**DATA IN THIS EXERCISE:**
══════
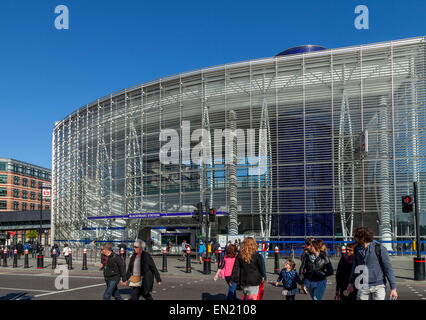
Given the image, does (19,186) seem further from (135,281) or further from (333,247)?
══════
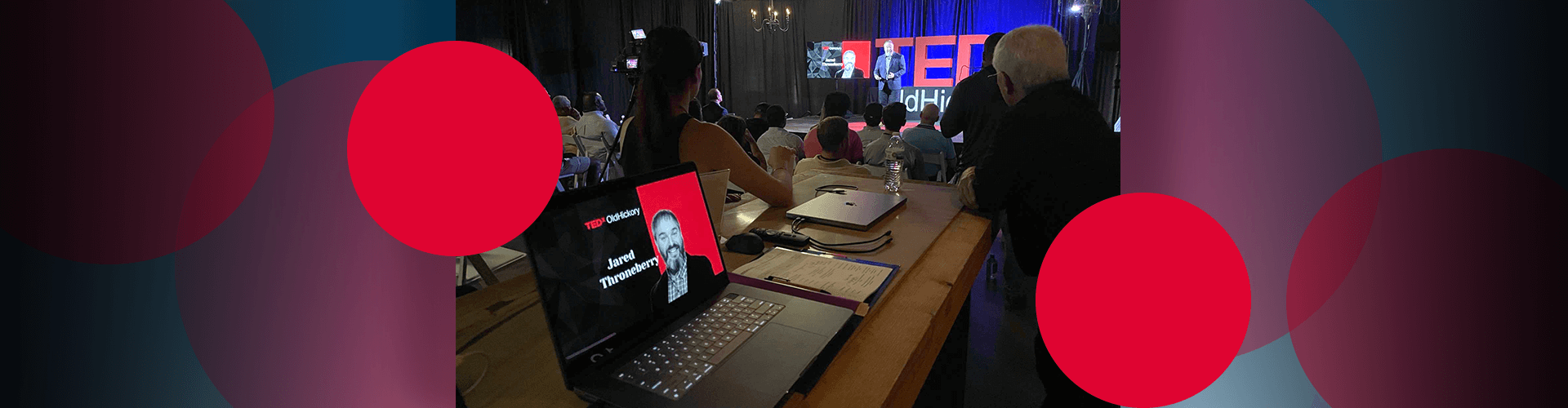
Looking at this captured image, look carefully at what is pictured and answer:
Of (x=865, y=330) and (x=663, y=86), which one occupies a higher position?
══════
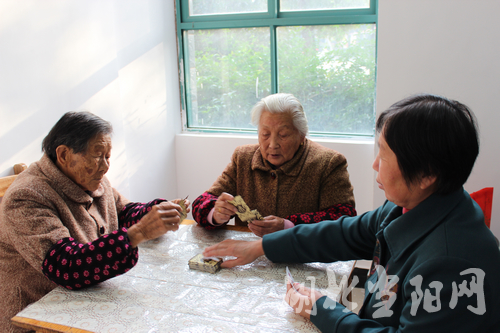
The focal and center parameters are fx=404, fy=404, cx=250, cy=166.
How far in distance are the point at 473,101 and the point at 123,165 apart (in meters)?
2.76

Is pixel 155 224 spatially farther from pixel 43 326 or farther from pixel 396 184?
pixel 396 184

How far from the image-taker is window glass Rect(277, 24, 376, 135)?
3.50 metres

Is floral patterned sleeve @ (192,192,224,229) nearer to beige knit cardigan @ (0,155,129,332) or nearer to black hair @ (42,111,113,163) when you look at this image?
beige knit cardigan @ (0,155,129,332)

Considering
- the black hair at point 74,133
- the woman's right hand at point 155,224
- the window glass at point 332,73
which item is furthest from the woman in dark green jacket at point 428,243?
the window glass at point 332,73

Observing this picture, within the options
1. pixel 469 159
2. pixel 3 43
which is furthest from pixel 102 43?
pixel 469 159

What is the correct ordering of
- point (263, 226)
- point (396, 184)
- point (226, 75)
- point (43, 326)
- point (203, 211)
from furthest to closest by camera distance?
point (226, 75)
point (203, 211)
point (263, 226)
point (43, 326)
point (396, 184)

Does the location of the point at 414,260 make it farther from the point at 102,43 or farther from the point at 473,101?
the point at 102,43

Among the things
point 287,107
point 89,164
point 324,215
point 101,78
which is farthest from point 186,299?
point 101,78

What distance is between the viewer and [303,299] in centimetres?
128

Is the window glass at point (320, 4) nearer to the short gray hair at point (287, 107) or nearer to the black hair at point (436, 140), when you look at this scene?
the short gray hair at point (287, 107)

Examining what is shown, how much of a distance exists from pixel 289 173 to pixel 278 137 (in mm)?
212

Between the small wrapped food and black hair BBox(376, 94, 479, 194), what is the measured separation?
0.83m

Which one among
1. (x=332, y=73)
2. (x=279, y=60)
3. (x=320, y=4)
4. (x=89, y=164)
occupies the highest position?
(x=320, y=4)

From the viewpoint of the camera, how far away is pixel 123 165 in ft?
══════
**WHAT NEEDS TO BE DONE:** Pull out each line in the items above that contains the string "short", treating uppercase and lowercase as different.

**TASK OUTPUT:**
Is the window glass at point (320, 4) nearer to the short gray hair at point (287, 107) or nearer to the black hair at point (436, 140), when you look at this scene?
the short gray hair at point (287, 107)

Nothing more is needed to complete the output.